= Archer Thompson Gurney =

British clergyman

Archer Thompson Gurney (1820–1887) was a Church of England clergyman and hymnodist.

==Life==
Archer Gurney was born at Tregony in Cornwall on 15 July 1820. His father, Richard Gurney, was vice-warden of the stannaries of Devon. Archer Thompson Gurney became a student of the Middle Temple on 29 April 1842, and was called to the bar, 8 May 1846. He was a Conservative candidate for the Lambeth constituency at the 1847 general election, but withdrew before the poll. His connection with the bar was of short duration, as in 1849 he was ordained to the curacy of Holy Trinity, Exeter. In 1851 he took charge of St Mary's, Crown Street, Soho, London, where he remained until 1854, when he obtained the senior curacy of Buckingham. He was appointed chaplain to the Court Chapel, Paris, in 1858, and resided in that city till 1871. After his return to England he served as evening lecturer of Holy Trinity Church, Westminster, from 1872 to 1874, as curate of Holy Trinity Chapel, Brighton, 1874–5, as curate in charge of St Andrew's, Hastings, 1877–8, assisted at St Katharine's Hospital, Regent's Park, London, 1879–80, was curate in charge of Rhayader, Radnorshire, 1880–1, and was curate in charge of Llangunider, Brecon, 1882–3. He afterwards resided at 7 Keble Terrace, Oxford, and died of disease of the kidneys at the Castle hotel, 4 Northgate Street, Bath, 21 March 1887.

He was known as a poet and a theologian, and his work entitled Words of Faith and Cheer, 1874, obtained a well-deserved popularity.

His daughter-in-law, Dorothy Frances Gurney, née Blomfield, married to his son Gerald, was also a hymn writer.

==Works==
He was the author or translator of the following:
1. Turandot, Princess of China, a drama from the German of Schiller, with alterations, 1836.
2. Faust, a Tragedy.
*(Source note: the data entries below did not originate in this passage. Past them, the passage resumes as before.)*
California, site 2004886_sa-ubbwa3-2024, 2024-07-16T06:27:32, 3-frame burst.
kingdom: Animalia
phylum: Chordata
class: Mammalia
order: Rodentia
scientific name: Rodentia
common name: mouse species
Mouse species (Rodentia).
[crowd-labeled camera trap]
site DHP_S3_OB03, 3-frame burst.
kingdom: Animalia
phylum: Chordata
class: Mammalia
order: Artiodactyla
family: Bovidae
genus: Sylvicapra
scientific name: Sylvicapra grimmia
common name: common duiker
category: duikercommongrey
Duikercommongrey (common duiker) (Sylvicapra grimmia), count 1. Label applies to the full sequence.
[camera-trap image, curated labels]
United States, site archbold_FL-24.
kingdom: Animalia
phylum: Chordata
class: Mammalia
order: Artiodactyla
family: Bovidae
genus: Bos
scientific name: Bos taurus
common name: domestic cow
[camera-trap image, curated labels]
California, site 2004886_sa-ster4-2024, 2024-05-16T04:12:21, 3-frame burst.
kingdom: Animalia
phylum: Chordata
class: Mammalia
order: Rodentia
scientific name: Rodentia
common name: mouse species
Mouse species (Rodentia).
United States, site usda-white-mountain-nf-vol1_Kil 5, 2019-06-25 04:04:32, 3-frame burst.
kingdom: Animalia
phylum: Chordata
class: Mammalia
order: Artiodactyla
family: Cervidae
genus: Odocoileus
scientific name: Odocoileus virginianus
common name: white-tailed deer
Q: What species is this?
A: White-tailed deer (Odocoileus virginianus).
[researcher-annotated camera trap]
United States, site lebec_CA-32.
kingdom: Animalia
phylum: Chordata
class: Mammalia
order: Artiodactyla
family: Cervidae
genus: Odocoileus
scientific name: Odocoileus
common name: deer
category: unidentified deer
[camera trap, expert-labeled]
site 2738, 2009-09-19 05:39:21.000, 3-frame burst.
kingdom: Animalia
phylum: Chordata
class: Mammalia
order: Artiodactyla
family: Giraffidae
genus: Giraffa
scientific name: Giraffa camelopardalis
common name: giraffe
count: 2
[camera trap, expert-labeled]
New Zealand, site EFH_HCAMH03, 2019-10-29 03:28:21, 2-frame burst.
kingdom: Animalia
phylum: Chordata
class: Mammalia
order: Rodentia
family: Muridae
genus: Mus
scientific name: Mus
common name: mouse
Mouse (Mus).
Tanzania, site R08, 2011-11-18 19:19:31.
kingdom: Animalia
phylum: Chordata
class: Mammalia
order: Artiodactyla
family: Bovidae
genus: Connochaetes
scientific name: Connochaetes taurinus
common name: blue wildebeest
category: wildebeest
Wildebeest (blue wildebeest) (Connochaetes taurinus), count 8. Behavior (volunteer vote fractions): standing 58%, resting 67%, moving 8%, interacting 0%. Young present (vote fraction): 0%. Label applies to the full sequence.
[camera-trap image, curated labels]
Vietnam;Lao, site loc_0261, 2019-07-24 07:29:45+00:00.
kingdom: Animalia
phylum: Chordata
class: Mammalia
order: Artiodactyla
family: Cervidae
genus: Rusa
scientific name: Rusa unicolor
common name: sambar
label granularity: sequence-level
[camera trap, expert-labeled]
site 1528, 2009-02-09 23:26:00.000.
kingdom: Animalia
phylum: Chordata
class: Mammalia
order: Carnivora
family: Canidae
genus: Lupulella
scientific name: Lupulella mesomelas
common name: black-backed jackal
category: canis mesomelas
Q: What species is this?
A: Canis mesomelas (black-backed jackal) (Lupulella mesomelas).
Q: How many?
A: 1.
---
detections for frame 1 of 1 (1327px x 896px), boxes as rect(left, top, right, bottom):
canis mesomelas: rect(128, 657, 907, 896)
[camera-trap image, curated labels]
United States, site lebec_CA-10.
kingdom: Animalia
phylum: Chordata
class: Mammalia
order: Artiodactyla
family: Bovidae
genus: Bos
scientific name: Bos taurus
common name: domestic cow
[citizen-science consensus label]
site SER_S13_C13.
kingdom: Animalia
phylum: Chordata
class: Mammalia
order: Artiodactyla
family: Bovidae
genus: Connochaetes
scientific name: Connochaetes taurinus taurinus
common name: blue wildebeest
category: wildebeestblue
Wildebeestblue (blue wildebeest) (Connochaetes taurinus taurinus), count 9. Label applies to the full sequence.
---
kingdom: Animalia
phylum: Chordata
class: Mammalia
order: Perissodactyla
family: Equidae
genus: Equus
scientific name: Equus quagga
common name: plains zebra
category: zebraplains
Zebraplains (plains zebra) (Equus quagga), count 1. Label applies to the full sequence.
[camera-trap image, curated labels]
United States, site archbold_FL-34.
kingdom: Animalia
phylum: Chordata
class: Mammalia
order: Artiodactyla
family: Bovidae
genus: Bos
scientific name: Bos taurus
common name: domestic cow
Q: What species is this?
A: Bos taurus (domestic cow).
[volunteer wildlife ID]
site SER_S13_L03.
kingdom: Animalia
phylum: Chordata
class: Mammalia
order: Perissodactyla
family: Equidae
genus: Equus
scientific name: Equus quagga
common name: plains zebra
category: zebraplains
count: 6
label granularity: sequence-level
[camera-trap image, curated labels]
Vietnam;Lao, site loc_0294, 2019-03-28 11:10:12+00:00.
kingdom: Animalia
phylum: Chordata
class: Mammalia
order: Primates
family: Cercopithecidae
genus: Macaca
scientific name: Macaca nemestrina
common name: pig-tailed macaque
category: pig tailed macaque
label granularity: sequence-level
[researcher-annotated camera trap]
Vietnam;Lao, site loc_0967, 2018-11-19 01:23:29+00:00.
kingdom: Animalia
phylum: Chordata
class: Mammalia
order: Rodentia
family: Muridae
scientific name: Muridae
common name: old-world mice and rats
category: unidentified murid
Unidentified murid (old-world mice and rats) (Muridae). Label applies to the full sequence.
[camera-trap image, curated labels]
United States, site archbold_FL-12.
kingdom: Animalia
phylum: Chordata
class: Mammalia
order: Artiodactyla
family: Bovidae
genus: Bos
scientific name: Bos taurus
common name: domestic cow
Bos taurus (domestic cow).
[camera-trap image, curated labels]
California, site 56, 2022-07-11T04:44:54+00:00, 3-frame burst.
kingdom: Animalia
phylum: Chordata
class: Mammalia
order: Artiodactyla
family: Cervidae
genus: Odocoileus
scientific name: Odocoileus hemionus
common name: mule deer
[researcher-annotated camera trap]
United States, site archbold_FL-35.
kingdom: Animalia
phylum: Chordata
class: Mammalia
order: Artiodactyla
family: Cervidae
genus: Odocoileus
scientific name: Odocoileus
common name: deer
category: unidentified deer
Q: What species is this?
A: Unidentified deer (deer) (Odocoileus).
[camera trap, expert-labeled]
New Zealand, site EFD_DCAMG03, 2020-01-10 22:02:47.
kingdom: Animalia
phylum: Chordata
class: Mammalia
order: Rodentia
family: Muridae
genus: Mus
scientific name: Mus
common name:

Part the Second, 1842.
3. Alboin. A Play in 5 Acts, 1845 (unpublished ms in British Library)
4. King Charles the First, a dramatic poem, 1846.
5. Love's Legends, poems, 1845.
6. Poems, Spring, 1853.
7. March and April Ditties, 1853.
8. A Satire for the Age, The Transcendentalists, 1853; 2nd ed. 1855.
9. Songs of the Present, 1854; 3rd ed. 1856.
10. Iphigenia at Delphi, a tragedy, 1855; new ed. 1860.
11. The Ode of Peace, 1855.
12. Songs of Early Summer, 1856.
13. Absolution, its Use and Abuse, and Excommunication, 1858.
14. Poems, 1860.
15. Sermons Anglicans prononcés à Paris, 1860.
16. Restoration, or the Completion of the Reformation, 1861; 2nd ed. 1862.
17. A Letter of Entreaty to the Rev. Dr. Pusey, 1864.
18. Faith against Freethinkers, 1864.
19. On Recent Propositions and the Prospect of Reunion, a letter to the Bishop of Oxford, 1866.
20. Letter to a Friend on Obedience to Law, and to the Bishop, 1873.
21. Words of Faith and Cheer, a Mission of Instruction and Suggestion, 1874.
22. Parables and Meditations for Sundays and Holy-days, 1874.
23. First Principles in Church and State, 1875.

He also wrote the words for Horsley's Gideon, an oratorio, 1859, several songs which were set to music, many hymns in Shipley's Lyra Eucharistica, 1864, and the hymn commencing Come ye lofty, come ye lowly in Philip Schaff's Christ in Song, 1870. He wrote in the Theologian, English Review, Fortnightly Review, Churchman's Family Magazine, Macmillan's Magazine and The Spectator.